* EXERCISE BRIEF:
Exclude the pictures and reproduce the remaining data exactly as written.

========

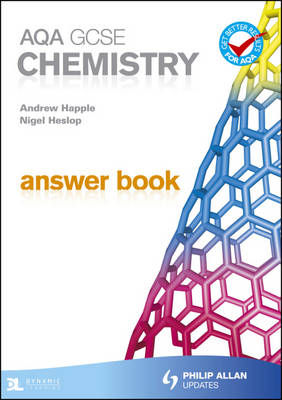 AQA GCSE Chemistry Answer Book by Nigel Heslop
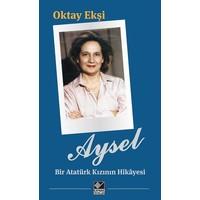 Aysel-Bir Atatürk Kızının Hikayesi - Oktay Ekşi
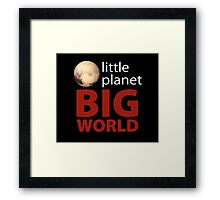Little Planet - Big World Framed Print
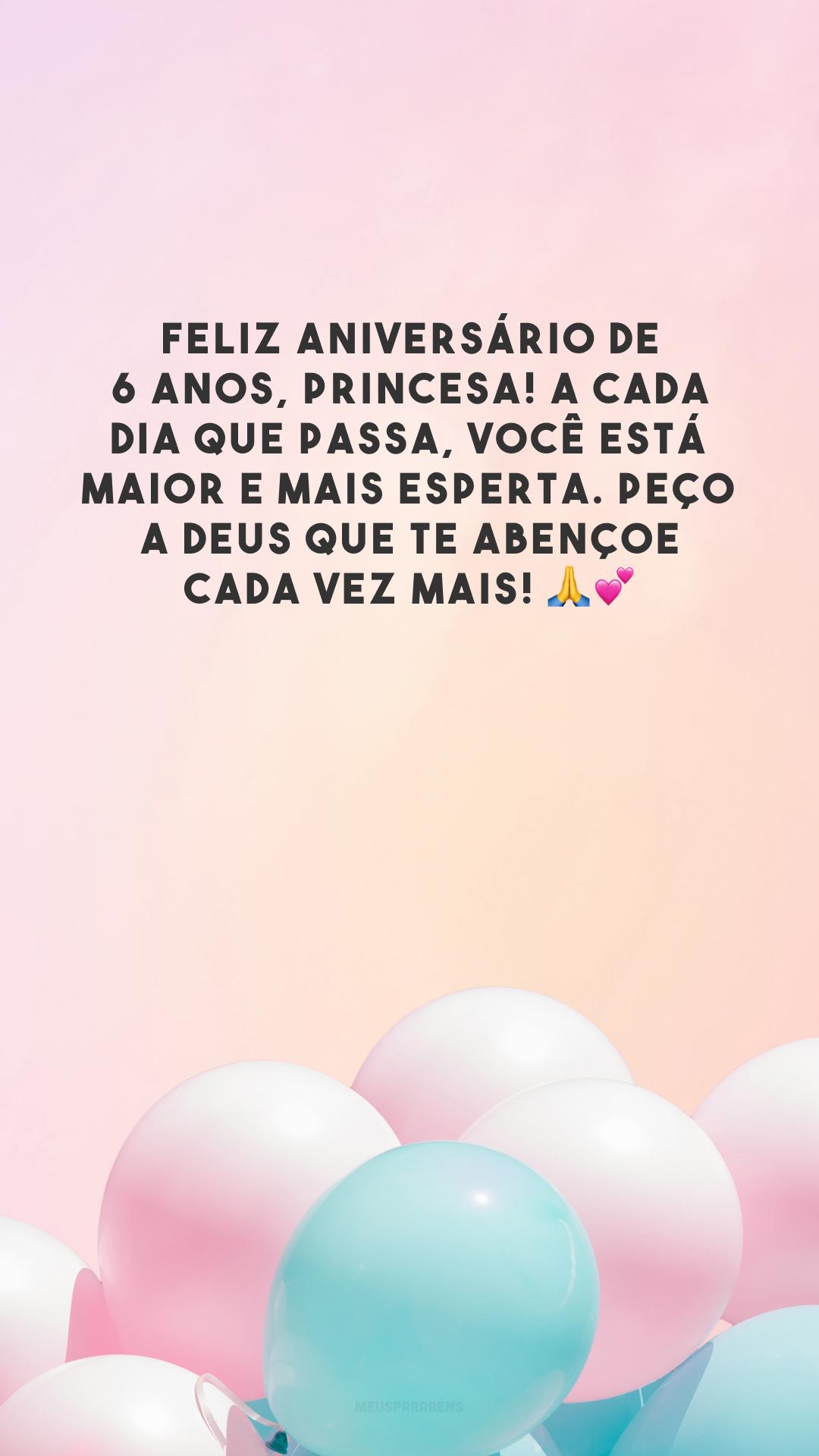 Feliz aniversário de 6 anos, princesa! A cada dia que passa, você está maior e mais esperta. Peço a Deus que te abençoe cada vez mais! 🙏💕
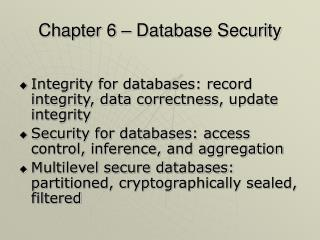 Chapter 6 � Database Security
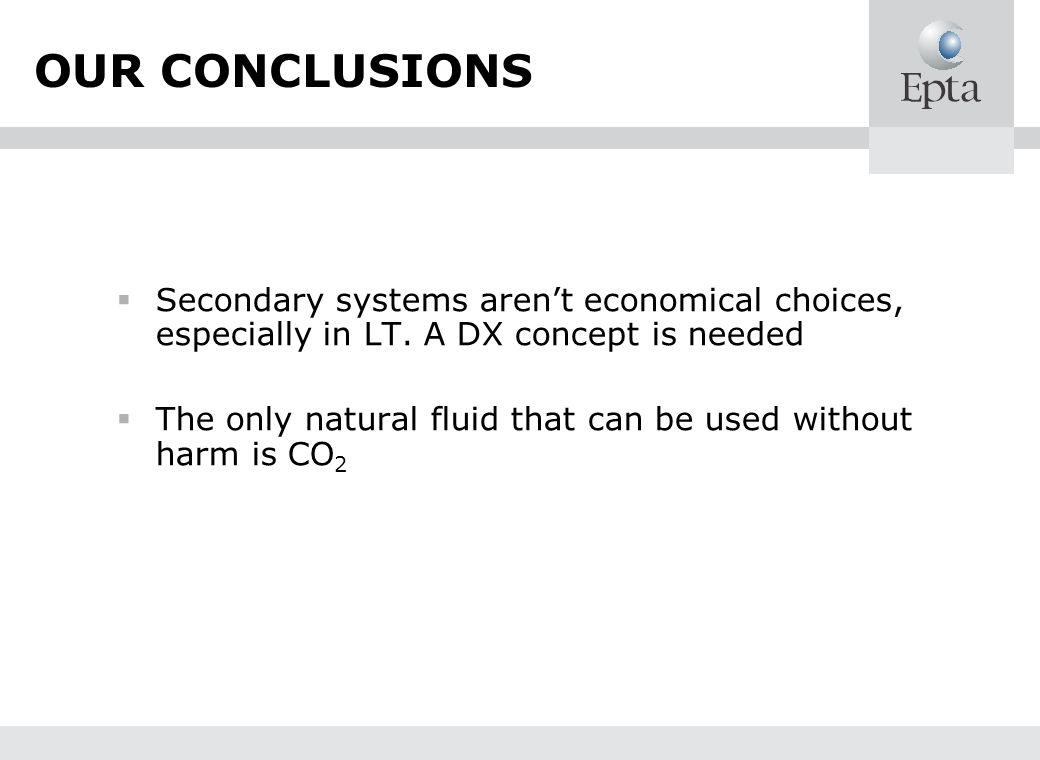 OUR CONCLUSIONS Secondary systems aren't economical choices, especially in LT. A DX concept is needed.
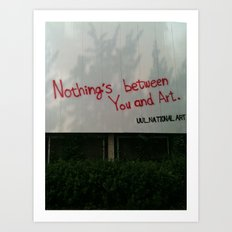 Nothing between you and art  Art Print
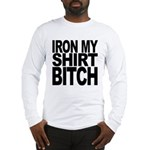 Iron My Shirt Bitch Long Sleeve T-Shirt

========

* EXERCISE ANSWER:
 AQA GCSE Chemistry Answer Book by Nigel Heslop
 Aysel-Bir Atatürk Kızının Hikayesi - Oktay Ekşi
Little Planet - Big World Framed Print
 Feliz aniversário de 6 anos, princesa! A cada dia que passa, você está maior e mais esperta. Peço a Deus que te abençoe cada vez mais! 🙏💕
 Chapter 6 � Database Security
 OUR CONCLUSIONS Secondary systems aren't economical choices, especially in LT. A DX concept is needed.
 Nothing between you and art  Art Print
 Iron My Shirt Bitch Long Sleeve T-Shirt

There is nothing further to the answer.